Exercise task A
In the thread on logarithms with a power as the base, how is $\log_a(b)$ defined?
Exercise task B
Continue the thread on logarithms with a power as the base from its last line.

Text

I have a screenshot of the solution for a $\log$ equation below, but I don't understand how the exponent of $2$ got turned into $\dfrac12$. I thought it's supposed to stay a $2$ when you transfer it to the front of the $\log$?
$$\begin{align} \sqrt{x}&=2^{\log_4(x)}&&\log_4(x)=\log_{2^2}(x)\\ &=2^{\log_{2^2}(x)}&&\log_{2^2}(x)=\frac12\log_{2}(x)\\ &=2^{\frac12\log_{2}(x)}\\ &=\sqrt{2^{\log_{2}(x)}}&&a^{\log_a(b)}=b\\ &=\sqrt{x} \end{align}$$
$\log_a(b)$ is by definition the unique number $p$ such that $a^p = b$.
So $\log{a^b}(c)$ is by definition the unique number $p$ such that $(a^b)^p = c$. We can write $(a^b)^p = a^{bp}$ by the rules of exponentiation. So $a^{bp} = c$ and so $bp = \log_a(c)$ as the latter is the unique exponent that will give $c$ (for base $a$). But recall that $p = \log_{a^b}(c)$ from the starting definition.
So (with dividing both sides by $b$):
$$b\log_{a^b}(c) = \log_a(c) \implies \log_{a^b}(c) = \frac{1}{b}\log_a(c)$$
Now you can see where the $\frac{1}{b}$ comes from..

Record set
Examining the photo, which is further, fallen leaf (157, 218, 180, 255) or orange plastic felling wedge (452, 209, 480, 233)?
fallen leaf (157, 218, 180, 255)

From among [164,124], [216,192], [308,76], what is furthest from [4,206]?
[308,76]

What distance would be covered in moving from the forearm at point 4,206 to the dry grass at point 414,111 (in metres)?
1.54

Written reply A
It is the unique number $p$ such that $a^p = b$.

Written reply B
OTOH, in the identity $\log_a(c^d) = d\log_a(c)$ we move the $d$ from the exponent in the argument to the front and it stays the same, while in your case above we move the $2$ in the exponent of the base $2^2$ to the front. Quite a different thing.
Let’s say we have a logarithmic equation.
$$\log_b x = y \longleftrightarrow b^y = x$$
Suppose $b$ can be written as an exponent.
$$b = a^c$$
Rewriting the original equation this way, we get:
$$\log_{a^c} x = y \longleftrightarrow(a^c)^y = x$$
$$\implies a^{cy} = x \longleftrightarrow \log_a x = cy$$
$$\implies y = \frac{1}{c}\cdot\log_a x$$
Recall that at the beginning, we said $\log_b x = y$. Therefore, we reach a conclusion.
$$\boxed{\log_{a^c} x = \frac{1}{c}\cdot\log_a x}$$
You confused this with the following identity, which is a different thing altogether.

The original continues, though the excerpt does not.